The Benton Foundation notes that there are over 10,000 comments to the FCC about the ATT/T-Mobile merger. Unions and relatives are competing against consumer groups for the robo-comments.
Meanwhile, MetroPCS officially opposed it, but wants to buy all the assets that ATT will have to spin off.
"The New Jersey Division of Rate Counsel says the Federal Communications Commission should deny the application of AT&T to acquire T-Mobile USA's assets and operations from Deutsche Telekom AG because the proposed transaction is not in the public interest," according to Benton. "The Public Service Commission of the State of New York has filed a Petition to Deny AT&T's acquisition of T-Mobile," according to Benton.
I think this statement from the Rural Cellular Association sums up the whole thing pretty well: "The proposed transaction presents a stark choice: AT&T can either spend $39 billion to eliminate a growing competitive threat (and the one with the lowest-priced service offerings among the nationwide carriers), or it can invest that capital in new broadband networks and improved service quality and deliver substantial public interest benefits in the process. The Federal Communications Commission's response will have profound implications for competition, economic growth, innovation, and consumer welfare."
Most acquisitions are about buying revenue and eliminating competition. It comes down to: can AT&T press this acquisition forward or will it have to untangle just one of the corporate structural messes that it has in order to drive revenue.
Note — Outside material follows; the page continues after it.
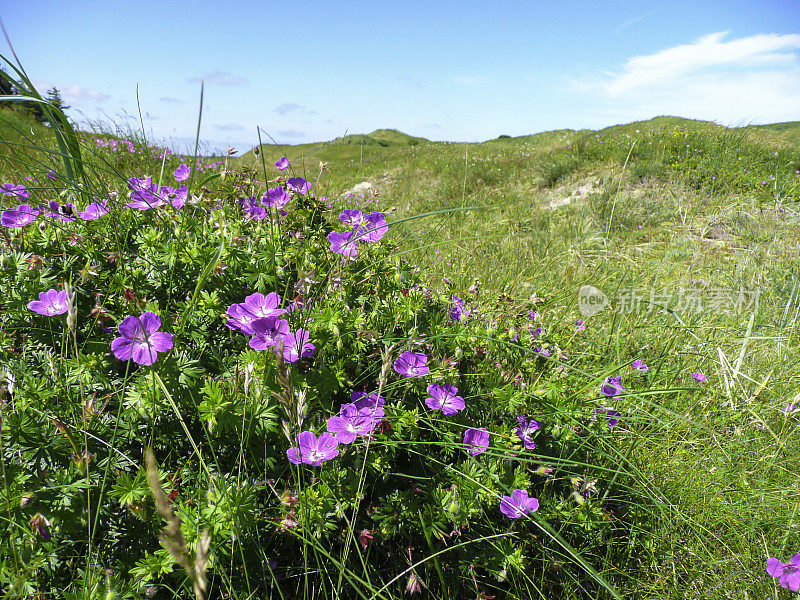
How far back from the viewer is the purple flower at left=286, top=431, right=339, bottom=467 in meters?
1.25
To clarify (for the AT&T legal eagles that read this blog) by "corporate structural messes" I mean that Ma Bell put the gang back together plus a few new members under one stock symbol, but underneath that are a number of computer systems, organizations, networks that do not inter-operate or in fact hold up progress. ATT may well get to acquire T-Mobile but it will be a long winter before Ma Bell could take advantage of that acquisition because it would be one more integration that it would need to do and it has been unsuccessful thus far in integration. For example (to keep the subpoenas at bay), SBC is still operated as SBC and BellSouth is still operated as BellSouth. From former legacy systems, like SalesExpert you can only perform functions inside BellSouth. AT&T Legacy is all but gone. If a client has fiber from BellSouth, new fiber has to be deployed and turned up that is AT&T fiber. Imagine what that will be like when it's T-Mobile?
I say NO. Plus if they mismanaged their own Cingular/AT&T Mobility spectrum and network, what makes you think that adding an existing far from perfect one to the mix will improve anything?